Droit des obligations
Date de la réception tacite des travaux dans le contrat d’entreprise
Chaque mois, retrouvez le commentaire d’une décision de justice issue de l’actualité jurisprudentielle.
Ce mois-ci, Dalloz Actu Étudiant vous propose de commenter l’arrêt Civ. 3e, 1er avr. 2021, n° 19-25.563.
Travail préparatoire
Rappel de méthodologie
Un commentaire d’arrêt est un exercice qui comprend deux temps : l’explication de l’arrêt et son appréciation.

━━━━━━━━━━━━━━━━━━━━━━━━━━━━━━

# À faire:
A. Indiquez si chacune de ces affirmations concorde avec le texte de l'exercice, puis citez les mots qui le prouvent : (i) le commentaire d'arrêt comprend trois temps ; (ii) l'arrêt proposé date du 1er avril 2021 ; (iii) une décision à commenter est proposée chaque semaine.
B. D'après le texte de l'exercice, quel arrêt est à commenter ce mois-ci ?
C. Poursuivez le texte sur la méthode du commentaire d'arrêt à partir de sa dernière phrase.
Les données ci-dessous forment un matériau distinct du texte de l'exercice.

# Extrait des données:
━━━━━━━━━━━━━━━━━━━━━━━━━━━━━━

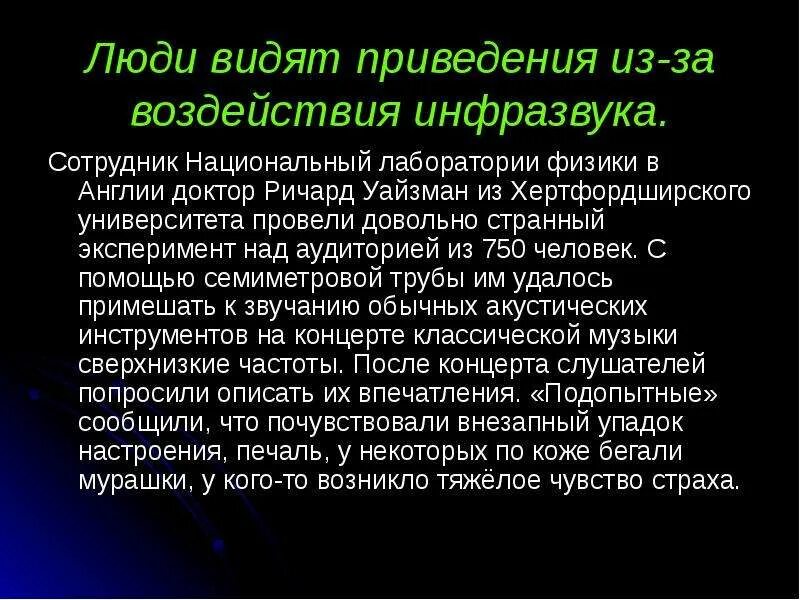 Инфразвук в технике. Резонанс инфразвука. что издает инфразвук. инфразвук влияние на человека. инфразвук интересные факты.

━━━━━━━━━━━━━━━━━━━━━━━━━━━━━━

# Corrigés:
A.
(i) Non : « deux temps : l’explication de l’arrêt et son appréciation ».
(ii) Oui : « Civ. 3e, 1er avr. 2021 ».
(iii) Non : « Chaque mois ».

B. L'arrêt Civ. 3e, 1er avr. 2021, n° 19-25.563.

C.
En d’autres termes, il faut, en premier lieu, expliquer le sens de l’arrêt. Ce qui suppose d’abord de le lire très attentivement, pour bien le comprendre. Ensuite, et c’est un temps essentiel de votre commentaire, il vous faut identifier la question que l’arrêt à commenter a résolue. En outre, il vous faut détecter la ou les règles de droit qui fondent la décision qui vous est soumise. Enfin, il vous faut faire un exercice de mémoire (si vous composez votre commentaire dans le cadre d’un examen) ou de recherche (si vous composez librement votre commentaire), non seulement pour découvrir le thème général dans lequel s’inscrit l’arrêt à commenter, mais encore pour trouver des éléments bibliographiques qui vous permettront de mieux comprendre l’arrêt que vous devez commentez et donc de mieux l’expliquer.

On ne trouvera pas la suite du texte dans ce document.